En cuanto a la logística de la despedida, las autoridades descartaron el uso de edificios públicos de alto perfil. El titular de la Cámara de Diputados, Martín Menem, ratificó que el Congreso no sería sede del velatorio alegando cuestiones de seguridad e infraestructura. Esta postura se mantuvo firme a pesar de los pedidos de bloques opositores para abrir el Palacio Legislativo a los seguidores del músico.
En un intento por mostrar "buena voluntad", figuras centrales del Ejecutivo como Karina Milei y Manuel Adorni intentaron establecer contacto con el círculo íntimo del artista. No obstante, la ministra de Seguridad, Alejandra Monteoliva, confirmó que no recibieron respuesta alguna por parte de los allegados de Solari, tras diversos intentos fallidos de comunicación iniciados desde las primeras horas del viernes.
Mientras el silencio primaba en la cúpula oficial, la Plaza de Mayo se colmaba de fanáticos que se acercaron a homenajear a su ídolo. Ante este "aluvión" de seguidores, el Ministerio de Seguridad debió activar un operativo de vigilancia especial para prevenir posibles disturbios y monitorear la masiva concentración en los alrededores de la Casa de Gobierno.
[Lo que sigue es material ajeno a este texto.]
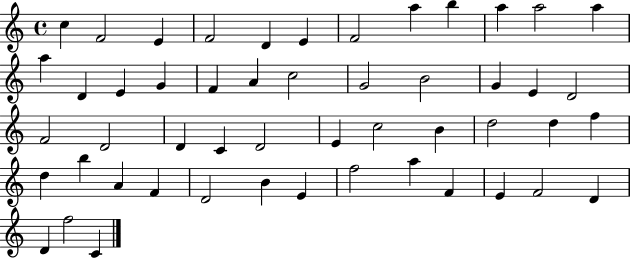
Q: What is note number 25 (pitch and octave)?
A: F4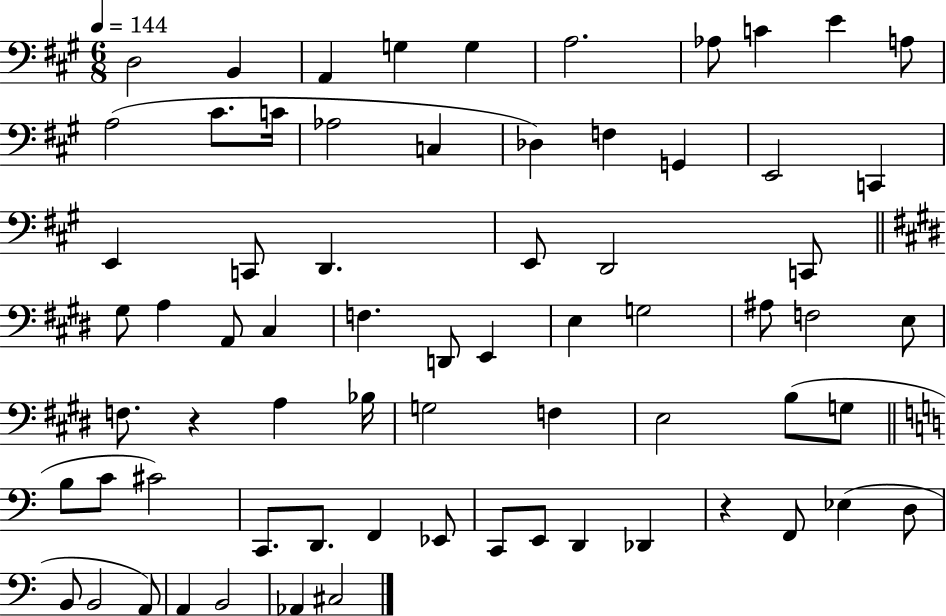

Finalmente, el deceso disparó roces internos en el mundo libertario, donde convivieron desde despedidas protocolares hasta ataques frontales. Mientras el secretario de Cultura, Leonardo Cifelli, destacó que su obra perdurará, otros referentes sin cargo oficial lo tildaron de "magnate de los pobres" y "empresario de rebeldía", reflejando la tensión ideológica que rodea el legado del cantante.